DATA SHOWN.
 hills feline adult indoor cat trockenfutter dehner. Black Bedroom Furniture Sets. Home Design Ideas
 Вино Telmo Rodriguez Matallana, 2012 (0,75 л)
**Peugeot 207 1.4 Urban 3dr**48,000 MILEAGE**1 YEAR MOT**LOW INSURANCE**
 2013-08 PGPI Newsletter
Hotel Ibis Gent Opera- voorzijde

---

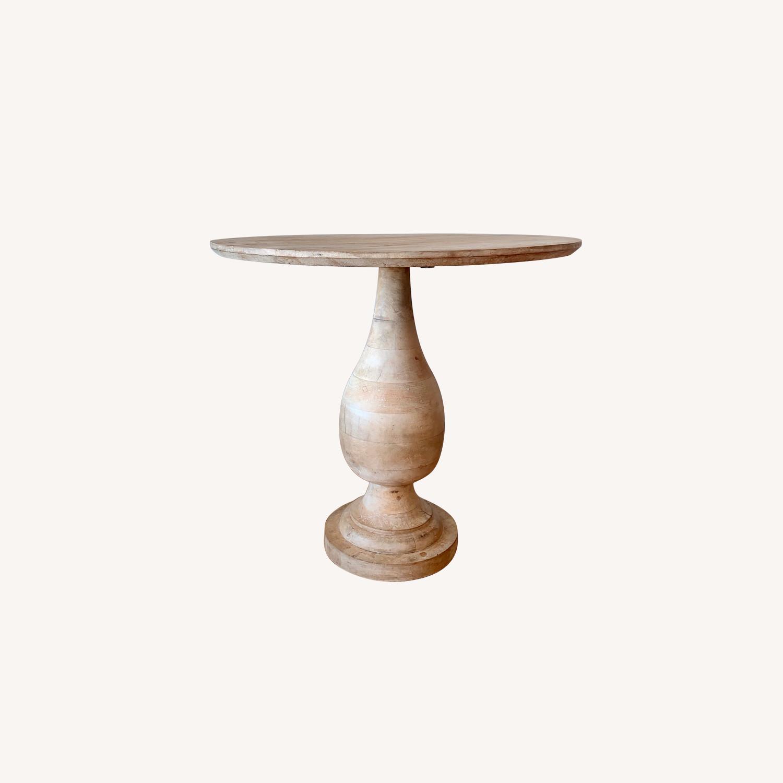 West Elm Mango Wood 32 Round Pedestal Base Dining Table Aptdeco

EXERCISE DESCRIPTION.
Give back, unchanged, the run of lines in the listing above that begins at the line containing "hills feline adult" and ends at the line containing "Hotel Ibis Gent Opera- voorzijde", both included.

EXPECTED OUTPUT.
 hills feline adult indoor cat trockenfutter dehner. Black Bedroom Furniture Sets. Home Design Ideas
 Вино Telmo Rodriguez Matallana, 2012 (0,75 л)
**Peugeot 207 1.4 Urban 3dr**48,000 MILEAGE**1 YEAR MOT**LOW INSURANCE**
 2013-08 PGPI Newsletter
Hotel Ibis Gent Opera- voorzijde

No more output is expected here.